> **Data excerpts**:
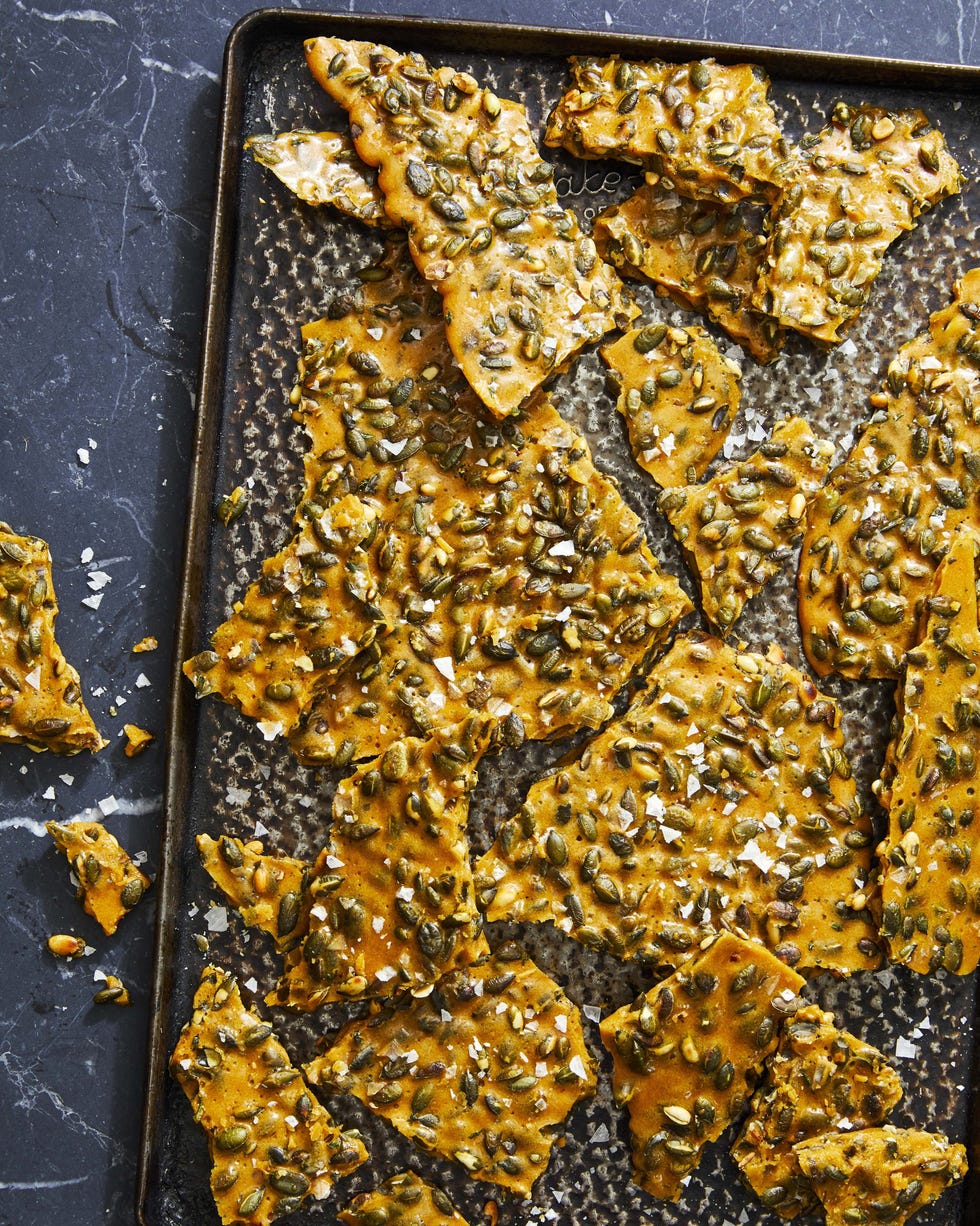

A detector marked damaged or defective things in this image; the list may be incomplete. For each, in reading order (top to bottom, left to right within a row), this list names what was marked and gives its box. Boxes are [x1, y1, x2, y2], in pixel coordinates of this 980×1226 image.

broken brittle piece [245, 128, 390, 226]
broken brittle piece [302, 37, 636, 416]
broken brittle piece [548, 55, 792, 202]
broken brittle piece [592, 180, 784, 364]
broken brittle piece [756, 101, 960, 344]
broken brittle piece [0, 524, 106, 756]
broken brittle piece [47, 816, 150, 932]
broken brittle piece [196, 832, 310, 956]
broken brittle piece [268, 720, 490, 1008]
broken brittle piece [188, 243, 684, 744]
broken brittle piece [600, 320, 740, 488]
broken brittle piece [474, 632, 880, 976]
broken brittle piece [664, 418, 832, 632]
broken brittle piece [800, 266, 980, 680]
broken brittle piece [872, 524, 980, 976]
broken brittle piece [170, 964, 366, 1224]
broken brittle piece [340, 1168, 470, 1216]
broken brittle piece [306, 948, 596, 1192]
broken brittle piece [604, 928, 804, 1192]
broken brittle piece [732, 1004, 900, 1216]
broken brittle piece [792, 1120, 968, 1216]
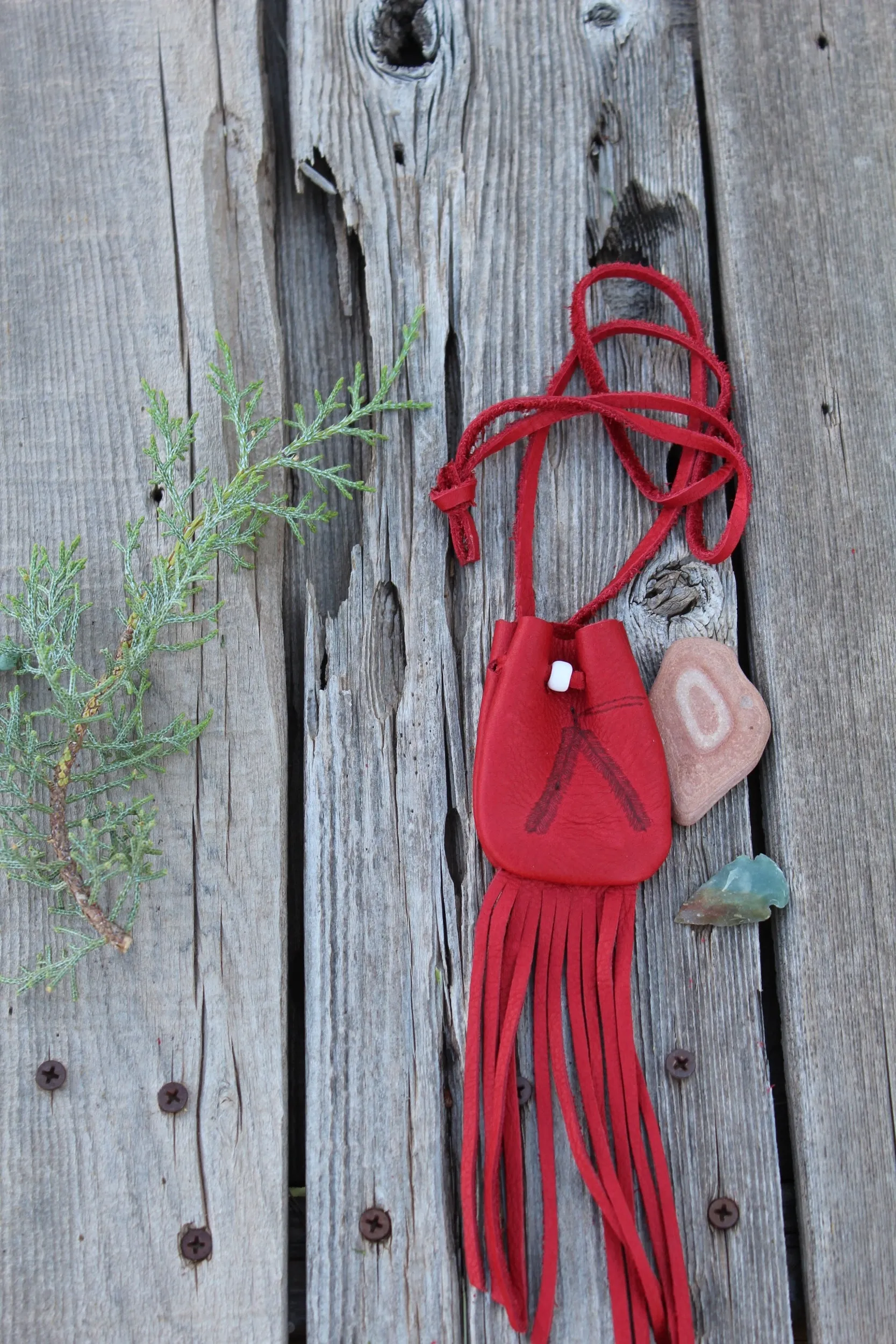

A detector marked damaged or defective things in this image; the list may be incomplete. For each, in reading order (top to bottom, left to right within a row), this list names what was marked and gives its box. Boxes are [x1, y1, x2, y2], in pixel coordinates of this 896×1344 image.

rusty screw [35, 1058, 66, 1092]
rusty screw [662, 1049, 697, 1080]
rusty screw [157, 1080, 189, 1110]
rusty screw [359, 1213, 389, 1239]
rusty screw [705, 1196, 740, 1230]
rusty screw [180, 1230, 212, 1256]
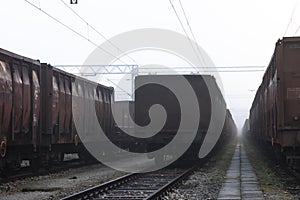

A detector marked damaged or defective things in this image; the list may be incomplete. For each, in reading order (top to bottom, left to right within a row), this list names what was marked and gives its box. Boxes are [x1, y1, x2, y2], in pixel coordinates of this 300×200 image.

rusty freight wagon [251, 36, 300, 165]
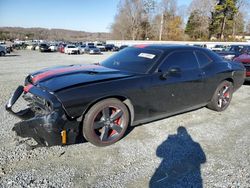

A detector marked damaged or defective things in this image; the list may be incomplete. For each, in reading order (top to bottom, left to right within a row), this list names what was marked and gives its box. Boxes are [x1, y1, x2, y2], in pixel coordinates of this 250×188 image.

crumpled front end [5, 84, 79, 146]
damaged front bumper [5, 85, 79, 147]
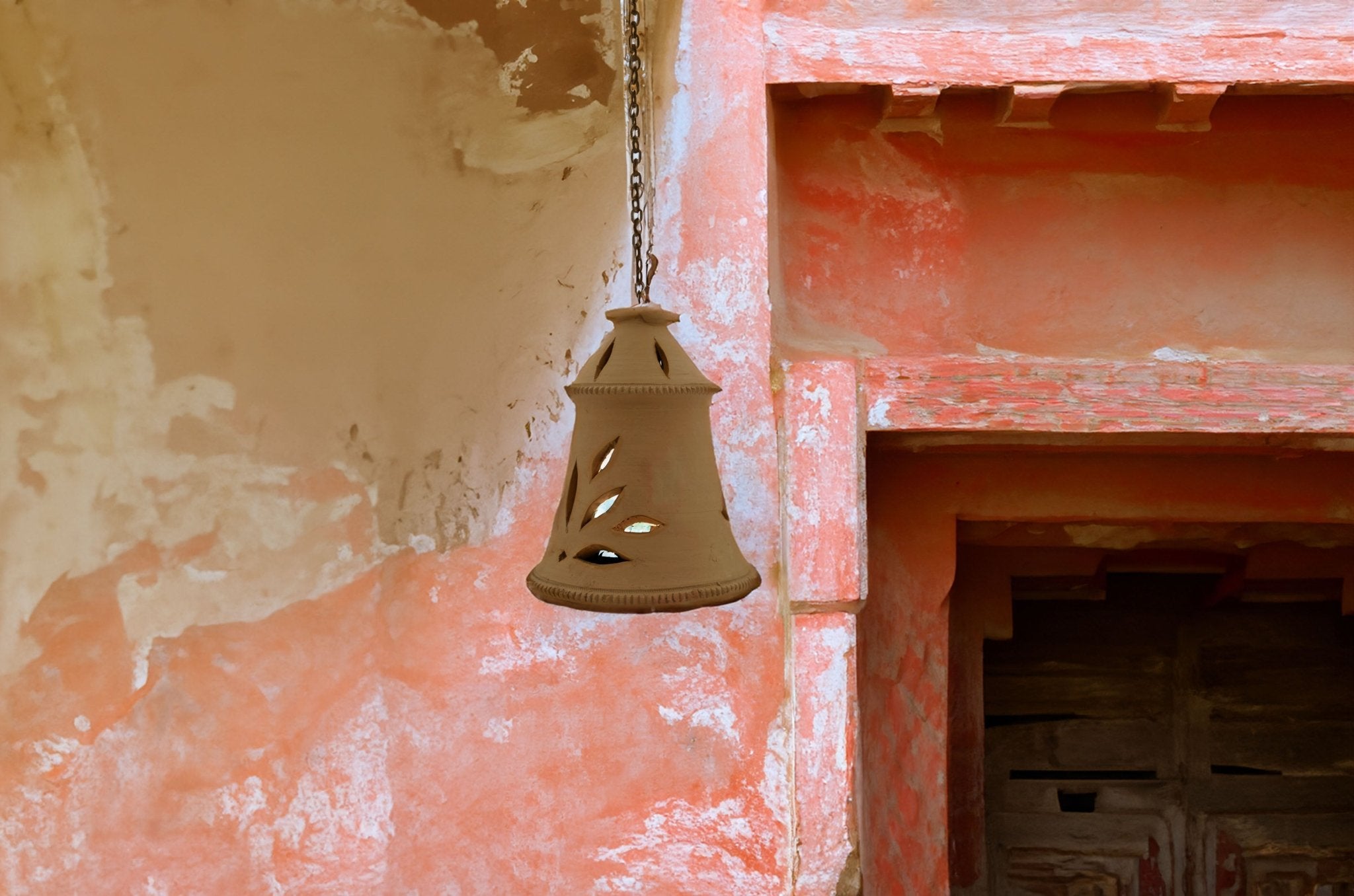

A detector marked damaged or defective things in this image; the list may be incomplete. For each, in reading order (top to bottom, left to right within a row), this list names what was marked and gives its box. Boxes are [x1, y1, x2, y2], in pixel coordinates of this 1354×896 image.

> **Instructions for the task**: Please rewrite all of the material above as a JSON list of strings, one string per line, with blank lines skipped. Leave the images out of your answer.

> **Exercise response**:
[
  "A detector marked damaged or defective things in this image; the list may be incomplete. For each, in reading order (top to bottom, left to right within a row), this list names what was marked and gives its box. Boxes are [x1, y1, x2, y2], in pixel coordinates of this 980×1226 image.",
  "broken brittle piece [245, 128, 390, 226]",
  "broken brittle piece [302, 37, 636, 416]",
  "broken brittle piece [548, 55, 792, 202]",
  "broken brittle piece [592, 180, 784, 364]",
  "broken brittle piece [756, 101, 960, 344]",
  "broken brittle piece [0, 524, 106, 756]",
  "broken brittle piece [47, 816, 150, 932]",
  "broken brittle piece [196, 832, 310, 956]",
  "broken brittle piece [268, 720, 490, 1008]",
  "broken brittle piece [188, 243, 684, 744]",
  "broken brittle piece [600, 320, 740, 488]",
  "broken brittle piece [474, 632, 880, 976]",
  "broken brittle piece [664, 418, 832, 632]",
  "broken brittle piece [800, 266, 980, 680]",
  "broken brittle piece [872, 524, 980, 976]",
  "broken brittle piece [170, 964, 366, 1224]",
  "broken brittle piece [340, 1168, 470, 1216]",
  "broken brittle piece [306, 948, 596, 1192]",
  "broken brittle piece [604, 928, 804, 1192]",
  "broken brittle piece [732, 1004, 900, 1216]",
  "broken brittle piece [792, 1120, 968, 1216]",
  "A detector marked damaged or defective things in this image; the list may be incomplete. For each, in reading order (top to bottom, left to right within a row), this list names what was marked and gives its box. Boxes are [x1, y1, x2, y2], in pixel coordinates of this 896×1344 image.",
  "rusty screw [35, 1058, 66, 1092]",
  "rusty screw [662, 1049, 697, 1080]",
  "rusty screw [157, 1080, 189, 1110]",
  "rusty screw [359, 1213, 389, 1239]",
  "rusty screw [705, 1196, 740, 1230]",
  "rusty screw [180, 1230, 212, 1256]",
  "A detector marked damaged or defective things in this image; the list may be incomplete. For each, in reading order (top to bottom, left to right within a row), this list names what was marked and gives its box. Boxes are [x1, y1, x2, y2], in pixel coordinates of this 300×200 image.",
  "rusty freight wagon [251, 36, 300, 165]",
  "A detector marked damaged or defective things in this image; the list may be incomplete. For each, in reading order (top to bottom, left to right within a row), this list names what was marked and gives its box. Boxes are [x1, y1, x2, y2], in pixel coordinates of this 250×188 image.",
  "crumpled front end [5, 84, 79, 146]",
  "damaged front bumper [5, 85, 79, 147]",
  "A detector marked damaged or defective things in this image; the list may be incomplete. For each, in reading order (top to bottom, left to right within a row), this list names what was marked and gives its box. Boxes are [x1, y1, x2, y2], in pixel coordinates of this 1354×896 image."
]